_Task goal_
A word-for-word copy of the entries, with the images left out, is what you should write.
----
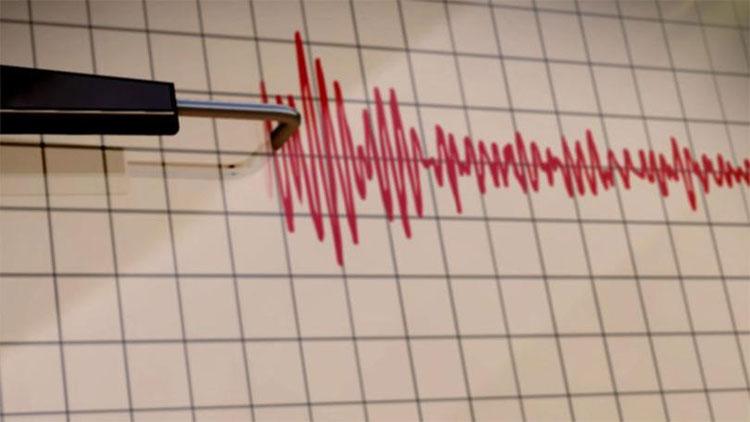 Cơn động đất lớn còn gây ra một chuỗi địa chấn các địa lục khác ngoài nơi bị ảnh hưởng.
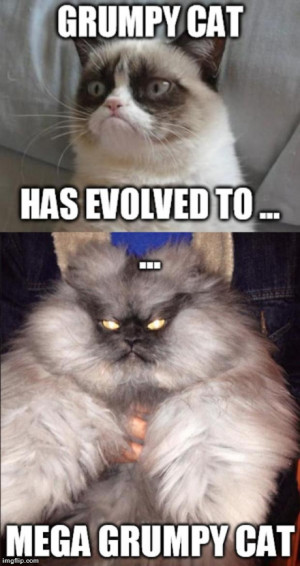 ... grumpy cat | image tagged in memes,grumpy cat,funny | made w/ Imgflip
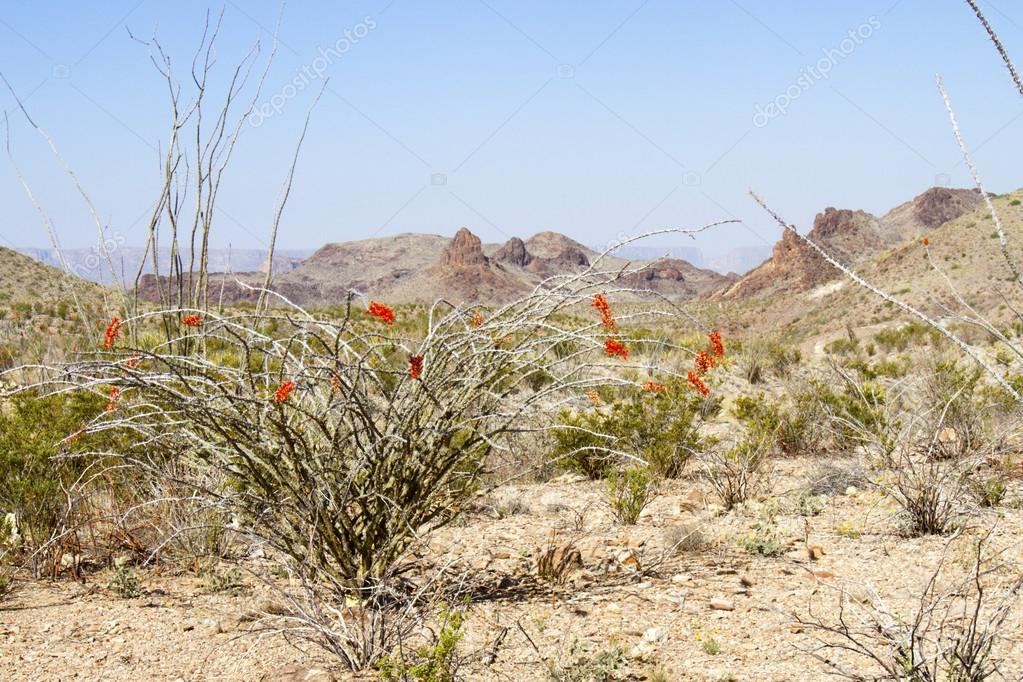 Blooming Ocotillo in Chisos Mountain Basin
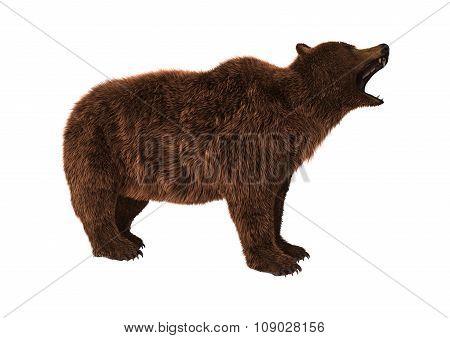 Brown Bear On White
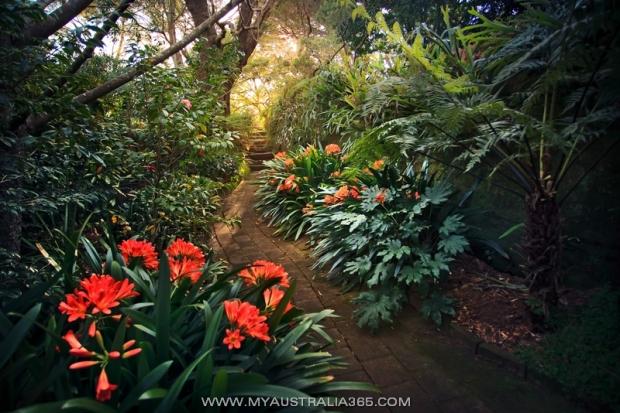 Парк Камеллий Camellia Gardens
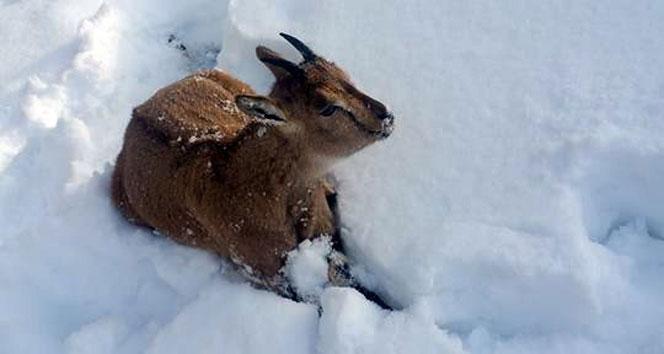 Yaban keçisi donarak öldü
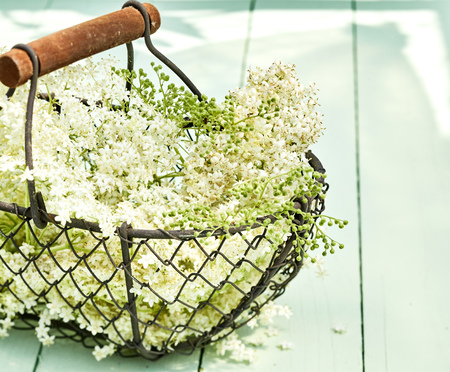 Wire basket filled with fresh white elderflowers a therapeutic herb used in alternative medicine for diabetes, sinusitis and as a diuretic Stock Photo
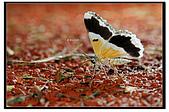 蟲蟲雜拍:DSC_1595.jpg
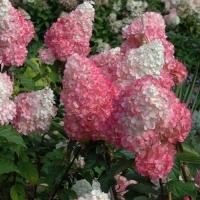 Гортензия метельчатая Пинк Даймонд (Pink Diamond)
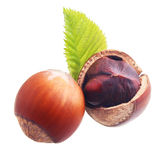 Hazelnuts isolated. Royalty Free Stock Photo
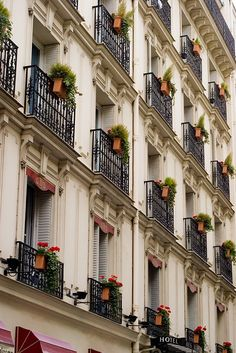 | ♕ |  Balcony Gardens - Paris  | by © mezzoblue | via ysvoice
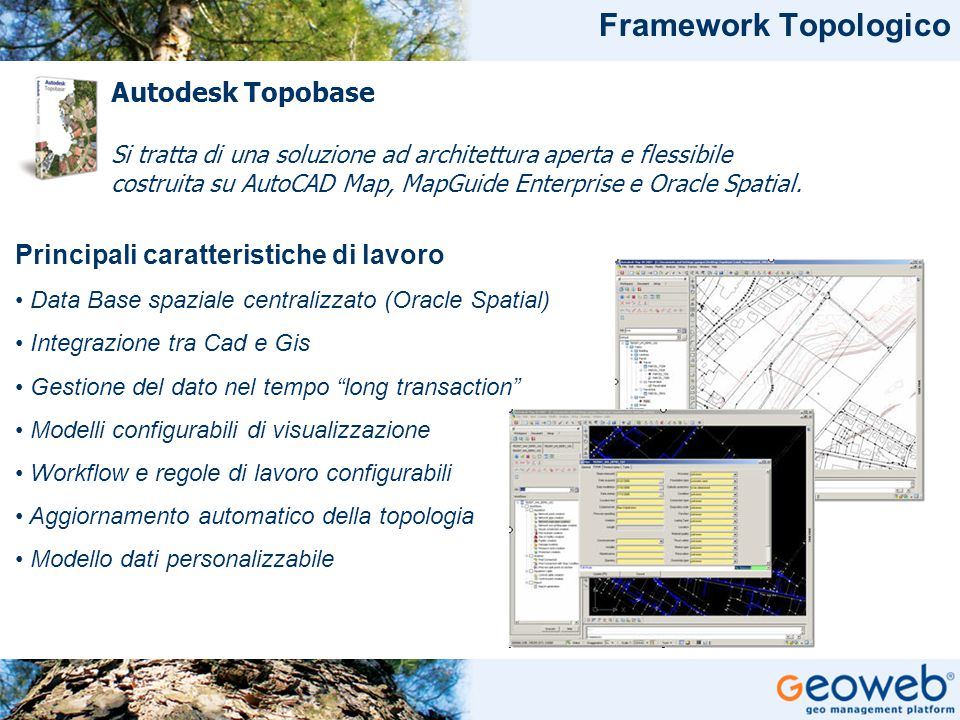 Framework Topologico Autodesk Topobase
----
_Written response_
 Cơn động đất lớn còn gây ra một chuỗi địa chấn các địa lục khác ngoài nơi bị ảnh hưởng.
 ... grumpy cat | image tagged in memes,grumpy cat,funny | made w/ Imgflip
 Blooming Ocotillo in Chisos Mountain Basin
 Brown Bear On White
 Парк Камеллий Camellia Gardens
 Yaban keçisi donarak öldü
 Wire basket filled with fresh white elderflowers a therapeutic herb used in alternative medicine for diabetes, sinusitis and as a diuretic Stock Photo
 蟲蟲雜拍:DSC_1595.jpg
 Гортензия метельчатая Пинк Даймонд (Pink Diamond)
 Hazelnuts isolated. Royalty Free Stock Photo
 | ♕ |  Balcony Gardens - Paris  | by © mezzoblue | via ysvoice
 Framework Topologico Autodesk Topobase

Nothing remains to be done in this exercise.